The outbreak of World War II in 1942 temporarily halted the company's expansion. Operations resumed in 1945, with the company using surplus United States Navy trucks acquired through the United States Commercial Company. However, during the post-war period, the company faced intense competition and operational difficulties. In 1949, ownership of ALATCO was transferred to the heirs of Don Nicasio Tuazon in Manila, who infused new capital into the company and initiated a rehabilitation and expansion program that included the conversion of gasoline-powered engines to diesel engines.
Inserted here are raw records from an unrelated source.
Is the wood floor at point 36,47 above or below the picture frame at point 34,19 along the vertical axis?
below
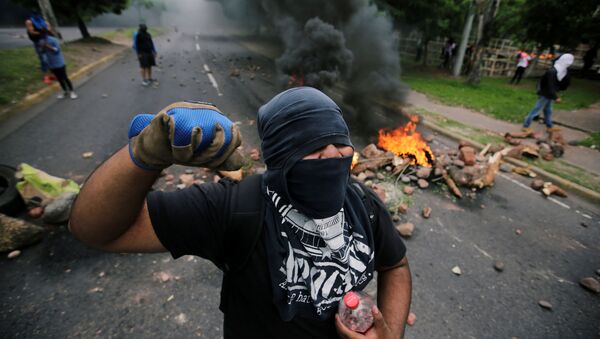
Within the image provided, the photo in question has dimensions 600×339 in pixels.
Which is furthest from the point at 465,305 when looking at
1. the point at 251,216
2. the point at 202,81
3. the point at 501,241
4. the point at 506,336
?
the point at 202,81

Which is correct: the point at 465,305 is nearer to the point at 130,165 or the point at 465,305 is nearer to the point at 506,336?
the point at 506,336

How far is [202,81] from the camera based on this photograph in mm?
11133

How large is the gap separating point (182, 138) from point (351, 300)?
920 millimetres

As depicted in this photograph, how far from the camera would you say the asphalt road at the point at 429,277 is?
A: 2.55 metres

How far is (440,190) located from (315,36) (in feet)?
22.0

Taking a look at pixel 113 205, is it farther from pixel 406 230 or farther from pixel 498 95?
pixel 498 95

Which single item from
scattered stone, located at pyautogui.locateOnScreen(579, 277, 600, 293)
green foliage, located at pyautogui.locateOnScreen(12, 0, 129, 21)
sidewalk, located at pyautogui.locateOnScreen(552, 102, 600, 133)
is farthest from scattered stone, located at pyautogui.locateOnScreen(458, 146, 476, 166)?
green foliage, located at pyautogui.locateOnScreen(12, 0, 129, 21)

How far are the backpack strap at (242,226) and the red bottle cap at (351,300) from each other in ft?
1.46

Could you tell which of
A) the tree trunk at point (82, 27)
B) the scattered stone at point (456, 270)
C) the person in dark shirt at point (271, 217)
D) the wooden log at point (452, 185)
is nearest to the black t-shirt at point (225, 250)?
the person in dark shirt at point (271, 217)

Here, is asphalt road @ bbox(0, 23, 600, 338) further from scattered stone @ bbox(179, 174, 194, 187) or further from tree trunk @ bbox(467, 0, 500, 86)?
tree trunk @ bbox(467, 0, 500, 86)

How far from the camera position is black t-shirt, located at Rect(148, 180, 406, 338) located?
3.83 feet

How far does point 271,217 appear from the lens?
1269 millimetres

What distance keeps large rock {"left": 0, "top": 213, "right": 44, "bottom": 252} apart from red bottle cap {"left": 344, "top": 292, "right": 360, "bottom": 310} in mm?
3711

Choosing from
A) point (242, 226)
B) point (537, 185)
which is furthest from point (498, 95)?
point (242, 226)
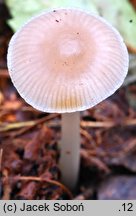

By 1952, ALATCO operated a fleet of approximately 400 units, with its main facilities being based in Irigas and subsidiary shops located across the provinces of Daet and Labo in Camarines Norte; Naga, Camarines Sur; Ligao, Tabaco, and Legaspi in Albay, and Sorsogon and Irosin in Sorsogon. The following year, the company expanded into Quezon province by consolidating several local bus operators under the Eastern Tayabas Bus Company (ETBCO), which later entered into a 5-year lease agreement with the Laguna Tayabas Bus Company.

===PSEI===
In 1971, ALATCO and ETBCO were sold to the Mantrade Group of the Lopa and Cojuangco families. The two companies' operations were then merged and reorganized as Pantranco South Express, Inc. (PSEI), distinct from Pantranco North Express, Inc. Due to rising fuel costs and global economic conditions in the early 1970s, PSEI was strapped in debt and was subject to a creditor takeover in 1973. This led to a corporate rehabilitation being implemented the following year, during which the company expanded inter-island operations through partnerships with passenger ferry operators serving Catanduanes, Samar, and Masbate.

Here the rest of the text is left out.